→ Die Aufgabe
Gib aus dem Forumsthread über eine geplante MTB-Strecke in Oerlinghausen den Abschnitt von „# In Oerlinghausen“ bis „Es bleibt spannend.“ wortgetreu aus.

→ Quellenauszug
━━━━

# In Oerlinghausen könnte bald eine neue MTB Strecke entstehen



## JensDres (10. März 2021)

Nach dem die Strecke im Schopketal leider abgerissen wurde, hat die Initiative Oerlinghausen (Initiative Oerlinghausen (initiative-oerlinghausen.de)) für den heutigen Bauausschuss einen Antrag für ein MTB Konzept in der Bergstadt eingebracht. Liest man heute die NW springen auch SPD und CDU auf unseren Zug mit auf. Es sieht nach politischer Einigung aus. Städtische Flächen dafür wurden auch schon gefunden. Es bleibt spannend.


----------



## JensDres (12. März 2021)

Nach unserem Antrag sind erfreulicherweise auch die SPD mit der CDU auf unser Tandem gesprungen und strampeln in die gleiche Richtung, lt. einem Medienbericht wohl auch die FDP. Gab es vor ein paar Tagen auch ein Gespräch zwischen den Naturfreunden und der SPD und CDU, so war es für einen eigenen Antrag im Bauausschuss zu spät. Im gestrigen Bauausschuss hat die SPD unseren Antrag von der Tagesordnung absetzen lassen und in den Hauptausschuss verlegen lassen, weil man sich noch nicht einig sei, welcher der Ausschüsse zuständig sei. Gleichwohl bringt das aus taktischen Gründen den Vorteil noch einen eigenen Antrag im Hauptausschuss einzubringen.

Unser Antrag wird jetzt an den Hauptausschuss verwiesen und dort behandelt.

Städtische Flächen haben wir auch schon ausfindig gemacht, angrenzend zum Wanderparkplatz am Welschenweg gibt es ein potenzielles städtisches Grundstück nahe dem Naturfreundehaus.

━━━━

→ Datensatzauszug
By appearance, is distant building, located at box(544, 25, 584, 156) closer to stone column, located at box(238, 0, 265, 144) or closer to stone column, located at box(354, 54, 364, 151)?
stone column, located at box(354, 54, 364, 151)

━━━━

→ Lösung
# In Oerlinghausen könnte bald eine neue MTB Strecke entstehen



## JensDres (10. März 2021)

Nach dem die Strecke im Schopketal leider abgerissen wurde, hat die Initiative Oerlinghausen (Initiative Oerlinghausen (initiative-oerlinghausen.de)) für den heutigen Bauausschuss einen Antrag für ein MTB Konzept in der Bergstadt eingebracht. Liest man heute die NW springen auch SPD und CDU auf unseren Zug mit auf. Es sieht nach politischer Einigung aus. Städtische Flächen dafür wurden auch schon gefunden. Es bleibt spannend.